## [To be done]
#1 In the article on Melania Trump's convention speech, what law firm is Mike Keyes a partner at?
#2 Go on with the article on Melania Trump's convention speech and copyright law, starting after its final paragraph.

Rebecca Campbell Aug. 7, 2016, 11:42am


WASHINGTON (Legal Newsline) – Republican presidential nominee Donald Trump’s wife, Melania, recently delivered a speech at the Republican National Convention (RNC) in support of her husband’s nomination with many pointing out striking similarities to First Lady Michelle Obama’s 2008 Democratic National Convention (DNC) speech she gave in support of then-candidate Barack Obama. 

The question remains, however, would Michelle Obama have a legal claim against Melania Trump?

Mike Keyes, a partner at Dorsey law firm, who spoke to Legal Newsline, said he believes that Michelle Obama would have a claim.

“Assuming (Michelle) Obama owns the rights in her speech, yes, Michelle would have a claim for copyright infringement under U.S. law,” Keyes said.

While plagiarism and copyright infringement might seem like the same thing, the two are very different.

Whereas plagiarism is someone taking the work of someone else and claiming it as their own without attributing where they received the information from, copyright infringement goes one step further. Copyright infringement is when an individual is simply copying the protected work of another person without obtaining permission from them beforehand.

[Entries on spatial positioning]
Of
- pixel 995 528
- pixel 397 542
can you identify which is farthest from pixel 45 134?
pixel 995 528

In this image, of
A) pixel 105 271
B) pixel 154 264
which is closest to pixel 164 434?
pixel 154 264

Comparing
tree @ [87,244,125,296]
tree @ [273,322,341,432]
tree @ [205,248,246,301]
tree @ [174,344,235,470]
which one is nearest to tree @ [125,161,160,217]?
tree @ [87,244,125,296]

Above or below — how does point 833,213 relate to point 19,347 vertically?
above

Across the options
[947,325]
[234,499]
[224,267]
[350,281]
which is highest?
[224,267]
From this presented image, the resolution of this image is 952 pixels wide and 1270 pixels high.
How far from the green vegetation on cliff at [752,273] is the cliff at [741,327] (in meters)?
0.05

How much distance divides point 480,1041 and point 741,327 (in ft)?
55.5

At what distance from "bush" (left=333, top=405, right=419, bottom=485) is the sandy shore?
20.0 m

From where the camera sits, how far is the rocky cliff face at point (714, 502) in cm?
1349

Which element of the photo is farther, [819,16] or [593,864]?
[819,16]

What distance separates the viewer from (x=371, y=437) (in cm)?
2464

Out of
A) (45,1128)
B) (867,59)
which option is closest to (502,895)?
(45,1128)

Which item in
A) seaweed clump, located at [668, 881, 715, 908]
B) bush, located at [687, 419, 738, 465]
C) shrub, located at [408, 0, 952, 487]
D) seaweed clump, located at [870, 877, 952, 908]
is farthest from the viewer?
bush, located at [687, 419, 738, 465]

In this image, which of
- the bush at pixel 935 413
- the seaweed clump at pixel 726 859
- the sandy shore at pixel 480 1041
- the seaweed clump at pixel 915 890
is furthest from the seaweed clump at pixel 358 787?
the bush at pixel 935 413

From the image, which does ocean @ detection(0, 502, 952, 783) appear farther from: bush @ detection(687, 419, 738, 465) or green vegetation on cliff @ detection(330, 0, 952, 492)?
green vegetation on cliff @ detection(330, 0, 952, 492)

## [Answers below]
#1 Dorsey

#2
It’s alleged that Melania Trump’s speech plagiarized Michelle Obama’s speech, but was the speech given by Melania an act of copyright infringement?

"The combination of enough words and phrases in a few sentences could conceivably support a copyright infringement claim," Keyes said.

Of course, if such a claim was put forward there are a variety of damages that could be claimed; however, the standout damage that would be applicable in this situation would be statutory damages, which can range anywhere from $750 to $150,000.

In Keyes' opinion, while phrases such as "hard work," "passing on values to the next generation,"and "strength of one’s dreams," are not original expressions, Michelle Obama could claim protection in the arrangement and selection of these phrases. This is turn could become a problem for Melania Trump if a case was brought against her simply because her phrase selection and arrangement is similar to Michelle Obama’s 2008 speech.

“(It) seems like there would be a pretty decent chance of being able to establish infringement assuming that (Michelle) Obama could establish that her speech was original,” Keyes said. “But (Melania) Trump would have at least two defenses at her disposal: fair use and de minimis copying.”

Of course, the copyright to the speech would have had to have been registered with the U.S. Copyright Office before the opening night of the RNC for an act of infringement to have taken place and for statutory damages to be claimed.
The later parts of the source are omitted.